The Bahamas gained independence in the early 1970s, very similar to most African countries (1960s-1970s), so we can't argue that they haven't had enough time to run down their infrastructure.
Of course, there's still a healthy expatriate population (at least 10%), but that's equally the case in other less developed Caribbean countries.
So why are things different? A lesson that we learned as children and as students is one that the Bahamas has put into living practice.
Be the best at what you can be.
The Bahamian economy is built around the simple but potent twin pillars of finance and tourism. These are practically renewable resources in the sense that as long as they are maintained, they should serve the citizens for several generations. The industries naturally lend themselves to the maintenance of quality infrastructure as well as a stable political arena.
African countries on the other hand, have placed their faith in diminishing resources. Resources that encourage greed, aggrandisement and the concept of 'dealing'; leading to the situation where most visiting foreigners turn up their noses at the country in question and openly declare that their sole purpose for being there is to 'make money'.
Countries that used to be considered agricultural Edens are now among the largest importers of basic foodstuff.
Countries with several thousand kilometers of prime oceanfront territory - more than that of most Caribbean countries put together - cannot boast of a single resort or five-star tourist attraction.
Countries with a rich cultural heritage, and some of the most stunning attractions in the world, have let those attractions fall to ruin or be obscured by urban sprawl and unchecked erosion.
Countries with abundant sunshine, healthy winds and natural lakes are bogged down by dependence on fossil fuels and precious firewood for power.

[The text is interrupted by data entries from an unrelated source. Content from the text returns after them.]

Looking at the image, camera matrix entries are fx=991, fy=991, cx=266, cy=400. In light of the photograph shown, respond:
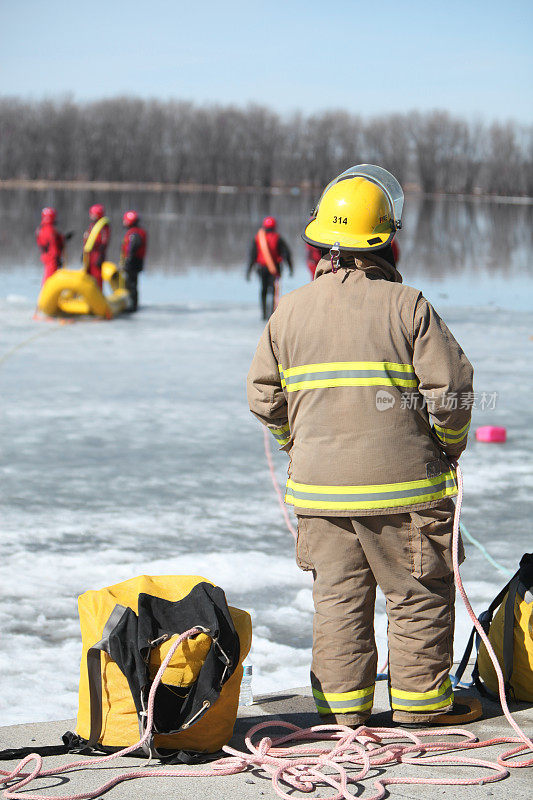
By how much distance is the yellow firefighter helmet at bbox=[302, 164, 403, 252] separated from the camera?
3.19 meters

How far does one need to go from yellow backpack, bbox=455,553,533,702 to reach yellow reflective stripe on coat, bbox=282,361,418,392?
86 cm

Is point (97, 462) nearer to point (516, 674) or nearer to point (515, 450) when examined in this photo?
point (515, 450)

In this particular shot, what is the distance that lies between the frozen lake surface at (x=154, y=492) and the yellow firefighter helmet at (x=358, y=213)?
171 centimetres

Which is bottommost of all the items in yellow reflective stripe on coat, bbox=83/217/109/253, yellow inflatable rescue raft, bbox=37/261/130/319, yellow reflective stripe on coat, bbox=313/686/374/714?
yellow reflective stripe on coat, bbox=313/686/374/714

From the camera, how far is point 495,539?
538cm

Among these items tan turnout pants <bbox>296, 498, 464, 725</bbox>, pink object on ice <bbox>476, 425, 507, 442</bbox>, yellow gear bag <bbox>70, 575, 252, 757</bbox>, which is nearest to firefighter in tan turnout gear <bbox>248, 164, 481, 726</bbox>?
tan turnout pants <bbox>296, 498, 464, 725</bbox>

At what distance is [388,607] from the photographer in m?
3.17

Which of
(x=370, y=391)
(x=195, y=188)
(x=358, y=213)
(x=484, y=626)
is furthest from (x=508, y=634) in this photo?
(x=195, y=188)

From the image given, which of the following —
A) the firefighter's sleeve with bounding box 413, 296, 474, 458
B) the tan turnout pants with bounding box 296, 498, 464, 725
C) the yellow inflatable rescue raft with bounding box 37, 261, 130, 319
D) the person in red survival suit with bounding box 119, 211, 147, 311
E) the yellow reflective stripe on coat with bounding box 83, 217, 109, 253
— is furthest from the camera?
the person in red survival suit with bounding box 119, 211, 147, 311

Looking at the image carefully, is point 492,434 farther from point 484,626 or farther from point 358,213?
point 358,213

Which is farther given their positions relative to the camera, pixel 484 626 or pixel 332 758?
pixel 484 626

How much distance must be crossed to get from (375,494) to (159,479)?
3719 mm

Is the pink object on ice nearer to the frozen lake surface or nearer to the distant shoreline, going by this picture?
the frozen lake surface

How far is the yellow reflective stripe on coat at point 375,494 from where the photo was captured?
3.04 meters
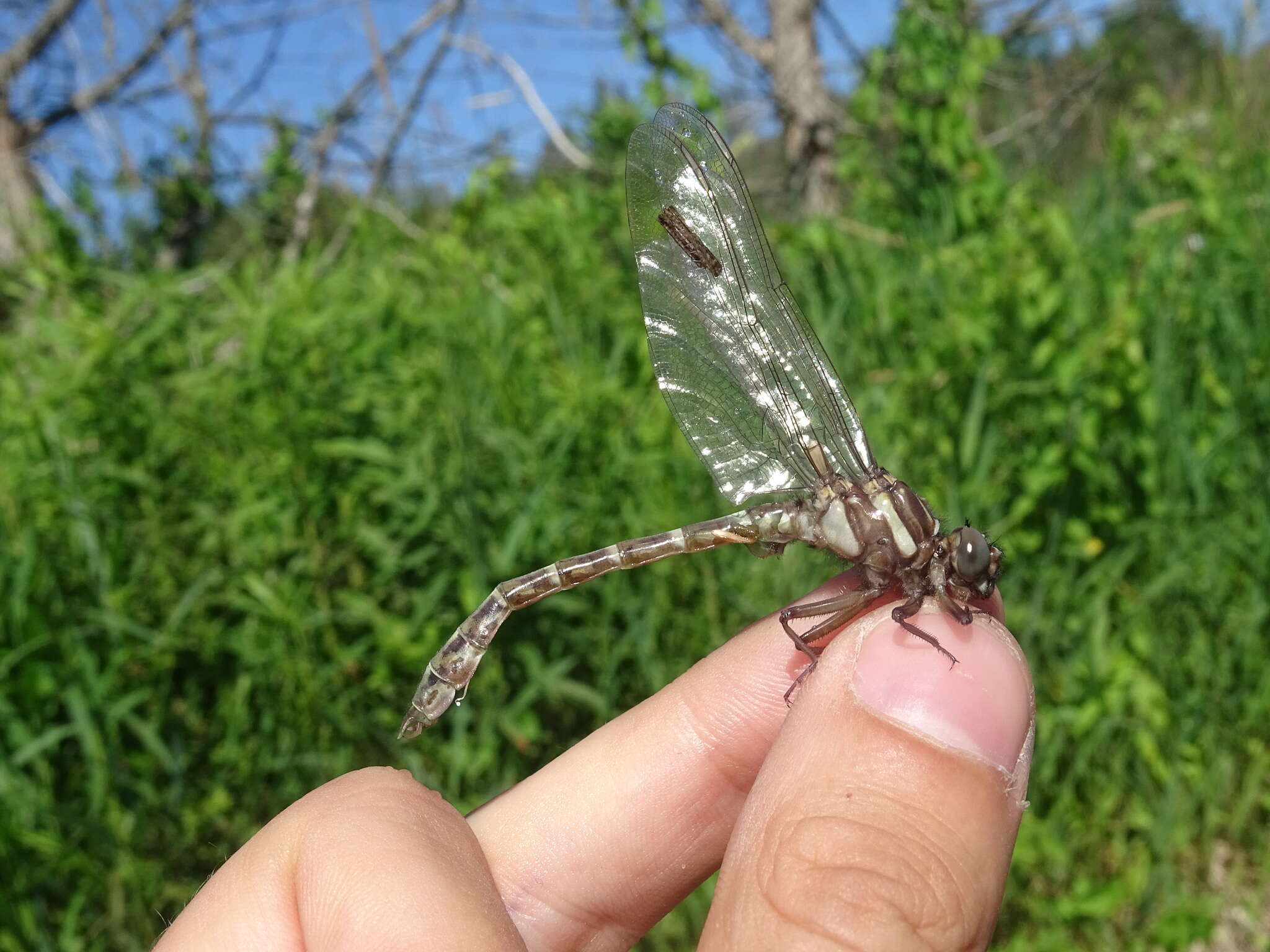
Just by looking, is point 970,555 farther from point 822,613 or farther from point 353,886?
point 353,886

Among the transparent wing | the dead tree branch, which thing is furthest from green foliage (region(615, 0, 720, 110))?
the transparent wing

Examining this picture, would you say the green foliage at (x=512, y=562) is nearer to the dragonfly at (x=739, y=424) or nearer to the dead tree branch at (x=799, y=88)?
the dragonfly at (x=739, y=424)

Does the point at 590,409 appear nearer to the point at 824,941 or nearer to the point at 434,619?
the point at 434,619

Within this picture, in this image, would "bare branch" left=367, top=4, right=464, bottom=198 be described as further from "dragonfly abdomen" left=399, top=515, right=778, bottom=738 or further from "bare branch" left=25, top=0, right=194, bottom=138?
"dragonfly abdomen" left=399, top=515, right=778, bottom=738

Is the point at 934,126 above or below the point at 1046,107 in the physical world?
below

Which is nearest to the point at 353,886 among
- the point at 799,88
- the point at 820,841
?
the point at 820,841

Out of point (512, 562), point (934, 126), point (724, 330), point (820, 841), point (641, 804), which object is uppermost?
point (934, 126)

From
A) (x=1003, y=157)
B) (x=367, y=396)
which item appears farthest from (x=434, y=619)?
(x=1003, y=157)
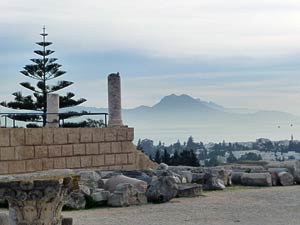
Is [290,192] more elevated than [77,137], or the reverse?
[77,137]

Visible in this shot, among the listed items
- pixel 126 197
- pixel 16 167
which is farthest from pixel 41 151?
pixel 126 197

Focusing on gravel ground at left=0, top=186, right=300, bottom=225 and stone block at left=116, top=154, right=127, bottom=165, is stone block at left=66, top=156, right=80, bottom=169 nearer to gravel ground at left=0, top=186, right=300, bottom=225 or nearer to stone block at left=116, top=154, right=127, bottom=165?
stone block at left=116, top=154, right=127, bottom=165

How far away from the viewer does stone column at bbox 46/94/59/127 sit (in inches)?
991

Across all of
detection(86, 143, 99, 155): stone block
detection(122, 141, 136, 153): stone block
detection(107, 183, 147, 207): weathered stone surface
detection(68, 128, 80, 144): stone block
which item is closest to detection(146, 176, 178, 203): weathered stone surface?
detection(107, 183, 147, 207): weathered stone surface

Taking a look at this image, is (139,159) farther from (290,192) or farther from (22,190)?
(22,190)

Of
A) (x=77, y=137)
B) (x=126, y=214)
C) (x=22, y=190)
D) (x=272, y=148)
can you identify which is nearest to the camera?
(x=22, y=190)

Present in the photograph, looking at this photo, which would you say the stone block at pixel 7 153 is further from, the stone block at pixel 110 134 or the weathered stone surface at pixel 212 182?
the weathered stone surface at pixel 212 182

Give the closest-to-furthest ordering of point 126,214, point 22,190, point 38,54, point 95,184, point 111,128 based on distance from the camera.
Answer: point 22,190, point 126,214, point 95,184, point 111,128, point 38,54

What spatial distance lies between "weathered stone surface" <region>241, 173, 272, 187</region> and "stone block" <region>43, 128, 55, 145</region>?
21.0 feet

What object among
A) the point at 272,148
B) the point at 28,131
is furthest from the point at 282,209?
the point at 272,148

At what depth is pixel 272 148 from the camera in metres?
72.1

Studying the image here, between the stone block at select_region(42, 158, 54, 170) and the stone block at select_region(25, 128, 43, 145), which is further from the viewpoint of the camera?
the stone block at select_region(42, 158, 54, 170)

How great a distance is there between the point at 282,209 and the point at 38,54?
76.7 ft

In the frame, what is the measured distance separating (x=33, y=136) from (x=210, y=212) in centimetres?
837
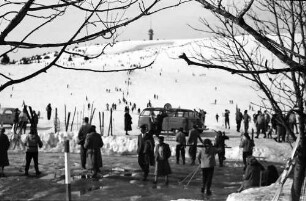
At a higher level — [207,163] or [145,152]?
[145,152]

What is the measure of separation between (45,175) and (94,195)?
3.82m

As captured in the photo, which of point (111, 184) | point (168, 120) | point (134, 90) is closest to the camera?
point (111, 184)

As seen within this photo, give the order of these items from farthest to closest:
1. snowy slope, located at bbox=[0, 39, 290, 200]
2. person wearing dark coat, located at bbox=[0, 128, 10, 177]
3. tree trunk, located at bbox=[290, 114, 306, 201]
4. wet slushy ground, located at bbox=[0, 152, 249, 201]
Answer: snowy slope, located at bbox=[0, 39, 290, 200] → person wearing dark coat, located at bbox=[0, 128, 10, 177] → wet slushy ground, located at bbox=[0, 152, 249, 201] → tree trunk, located at bbox=[290, 114, 306, 201]

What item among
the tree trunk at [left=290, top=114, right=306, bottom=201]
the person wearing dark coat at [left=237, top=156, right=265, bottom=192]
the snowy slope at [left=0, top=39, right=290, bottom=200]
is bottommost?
the person wearing dark coat at [left=237, top=156, right=265, bottom=192]

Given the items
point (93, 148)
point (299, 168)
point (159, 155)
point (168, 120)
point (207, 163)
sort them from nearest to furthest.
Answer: point (299, 168) < point (207, 163) < point (159, 155) < point (93, 148) < point (168, 120)

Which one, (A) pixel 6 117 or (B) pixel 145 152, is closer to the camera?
(B) pixel 145 152

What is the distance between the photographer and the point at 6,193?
38.4 feet

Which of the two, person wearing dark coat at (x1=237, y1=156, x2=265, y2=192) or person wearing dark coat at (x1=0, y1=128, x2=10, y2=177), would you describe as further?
person wearing dark coat at (x1=0, y1=128, x2=10, y2=177)

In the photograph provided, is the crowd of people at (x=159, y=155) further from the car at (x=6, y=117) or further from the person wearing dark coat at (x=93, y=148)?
the car at (x=6, y=117)

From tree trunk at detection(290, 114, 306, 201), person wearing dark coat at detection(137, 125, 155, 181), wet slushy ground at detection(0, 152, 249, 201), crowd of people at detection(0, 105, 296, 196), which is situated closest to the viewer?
tree trunk at detection(290, 114, 306, 201)

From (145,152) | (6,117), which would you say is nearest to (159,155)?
(145,152)

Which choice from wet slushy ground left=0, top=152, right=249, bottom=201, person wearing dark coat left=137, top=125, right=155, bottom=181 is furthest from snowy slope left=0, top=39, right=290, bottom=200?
person wearing dark coat left=137, top=125, right=155, bottom=181

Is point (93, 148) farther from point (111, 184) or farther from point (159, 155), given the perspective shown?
point (159, 155)

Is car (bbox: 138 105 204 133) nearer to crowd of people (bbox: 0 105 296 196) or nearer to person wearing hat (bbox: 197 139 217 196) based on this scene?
crowd of people (bbox: 0 105 296 196)
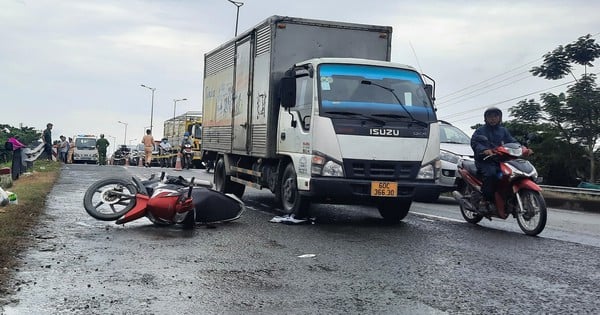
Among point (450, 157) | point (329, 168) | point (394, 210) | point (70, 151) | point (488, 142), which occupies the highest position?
point (488, 142)

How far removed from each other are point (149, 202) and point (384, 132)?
3.32 meters

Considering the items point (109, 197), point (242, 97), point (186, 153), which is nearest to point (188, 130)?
point (186, 153)

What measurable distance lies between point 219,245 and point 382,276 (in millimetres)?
2237

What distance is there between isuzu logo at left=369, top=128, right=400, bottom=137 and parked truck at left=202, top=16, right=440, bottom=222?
0.5 inches

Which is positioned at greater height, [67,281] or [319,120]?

The time for African countries to reduce their dependence on mineral resources and start developing their institutions and economic pillars is now. Pillars that will stand the test of time and engender pride of citizenship and the collective will to sustain them. This paradigm shift holds the key to lasting economic growth and well developed socio-political institutions.
If the tiny islands of The Bahamas can do it, Africa has no excuse.